Шатром накидывая длинную белую простыню на диван, мы с братом стараемся не смотреть друг на друга. Потому что мама ещё в комнате, а из-за смущения и неразрешённого возбуждения мы непременно начнём многозначительно смеяться. А и так едва сдерживаю улыбку — сердце до конца и угомонилось — и очень низко наклоняюсь, укладывая в изголовье
Мама ещё долго не уходит к себе, бесконечно делая то одно, то другое. И когда я уже смиряюсь с мыслью, что так и засну под её шуршание и тихий скрип пола, наконец, выключает свет и желает спокойной ночи. По пути посетовав, что негде нас нормально уложить. Но Витька дежурно-вежливо сообщает ей, что ничего страшного и пусть не переживает. Актёр. Я бы, наверное, не смогла не скомпроментироваться.
Чужие шаги, наконец, затихают по ковру коридора и, несмотря на темноту, вся сонливость слетает. Я открываю глаза в небо потолка.
Мы под разными одеялами, но Витька опять совсем рядом. Я слышу его дыхание и то, как он сглатывает. Двигаюсь ближе. Так, чтобы даже через два одеяла боком почувствовать его бок. Воздух становится густым. Тихо.
Напряжённо прислушиваюсь и одновременно чувствую, как в груди и одновременно между ног поднимается желание. Прислушиваюсь, не вернётся ли мама. Вроде тихо. В теле расцветает невообразимое желание двинуться, робко переплетённое со счастьем.
Витька меня опережает. Крадучись и будто осторожно, двигается. Можно подумать, что просто меняет положение на более удобное. Но я звериным чутьём и немного привыкшим к темноте зрением чувствую, как он откидывает с себя одеяло. Слышу его вдох. Параллельно прислушиваясь к звукам из другой комнаты.
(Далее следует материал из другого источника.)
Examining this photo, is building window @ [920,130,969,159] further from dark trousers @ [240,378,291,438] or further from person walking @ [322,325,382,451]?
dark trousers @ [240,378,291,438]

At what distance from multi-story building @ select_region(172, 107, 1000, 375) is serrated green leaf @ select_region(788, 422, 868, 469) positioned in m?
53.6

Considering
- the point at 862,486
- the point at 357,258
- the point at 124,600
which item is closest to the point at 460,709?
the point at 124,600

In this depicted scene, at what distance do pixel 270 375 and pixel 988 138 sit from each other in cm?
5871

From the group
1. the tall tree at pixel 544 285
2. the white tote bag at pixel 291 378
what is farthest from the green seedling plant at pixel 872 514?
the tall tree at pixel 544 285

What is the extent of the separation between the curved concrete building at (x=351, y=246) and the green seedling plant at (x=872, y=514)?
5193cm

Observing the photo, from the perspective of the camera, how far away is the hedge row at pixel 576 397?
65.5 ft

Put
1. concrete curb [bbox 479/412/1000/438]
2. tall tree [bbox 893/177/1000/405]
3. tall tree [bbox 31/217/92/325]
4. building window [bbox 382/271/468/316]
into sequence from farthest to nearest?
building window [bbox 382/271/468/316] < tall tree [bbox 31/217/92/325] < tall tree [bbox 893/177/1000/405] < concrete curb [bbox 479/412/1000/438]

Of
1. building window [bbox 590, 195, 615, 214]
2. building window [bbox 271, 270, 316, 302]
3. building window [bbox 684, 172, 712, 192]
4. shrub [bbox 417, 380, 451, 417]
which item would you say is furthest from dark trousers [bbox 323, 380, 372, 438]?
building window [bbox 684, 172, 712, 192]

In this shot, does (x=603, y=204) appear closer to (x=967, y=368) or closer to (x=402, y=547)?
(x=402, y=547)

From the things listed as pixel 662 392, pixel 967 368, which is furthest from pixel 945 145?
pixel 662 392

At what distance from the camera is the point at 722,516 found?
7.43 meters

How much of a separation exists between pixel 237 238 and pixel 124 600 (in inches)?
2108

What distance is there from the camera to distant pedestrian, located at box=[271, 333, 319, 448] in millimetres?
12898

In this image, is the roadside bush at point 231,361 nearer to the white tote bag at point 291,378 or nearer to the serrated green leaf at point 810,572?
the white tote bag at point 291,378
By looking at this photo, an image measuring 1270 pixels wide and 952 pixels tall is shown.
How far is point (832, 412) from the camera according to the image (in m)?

Вроде скрипнула кровать, и ураган в моём животе сначала притупился, а потом стал ещё ярче из-за опасности. От него становится жарко, и я тоже скидываю одеяло. Тело всё равно горит ожиданием. А ткань пижамы ощущается очень нежно на коже.
Задержав дыхание, одним рывком сажусь. Голову немного кружит, но я всё равно тороплюсь. Тороплюсь нащупать Витькиной тело, такое сейчас желанное и большое. Он перехватывает мои локти и мне кажется, что специально сдерживает себя, чтобы не сжать их слишком сильно. Хотя он и так. Короткие толстые ногти впиваются в кожу.
Ткань пижамных шортов сбивается между ног мотнёй. Отчего в промежности уже начинает сладко пульсировать, когда я усаживаюсь поперёк Витьки. Его руки судорожно хватают меня за плечи, и его сила тянет меня вниз, к нему. Как же легко и приятно ей подчиниться… И почти упасть на желанную грудь. Которую можно огладить сначала снизу вверх. Потом сверху вниз, увлекая за собой ткань футболки и с восторгом ощущая голую кожу. И почти бухнуться вниз, чтобы встретиться с напряжёнными, нетерпеливыми губами.
Горячая ладонь хватает меня за затылок, потягивая волосы, и поцелуй получается ещё более волнительным.
Жарко. И пахнет телом.
Внутри стучит и я, отрываясь, подхватываю свою рубашку и скидываю с левого рукава. Тело сразу ощущает свободу и то, как собираются соски от непривычной свежести.
Витька снова дёргает меня к себе, и я с удовольствием ощущаю, как его губы смыкаются на соске. А рука стискивает другую податливую грудь. Бездумно забираюсь руками в Витькины жёсткие волосы. И глажу, глажу… Хватаюсь за мышечную спину, прижимаясь всё ближе и ближе. И сдерживаю себя, чтобы не застонать.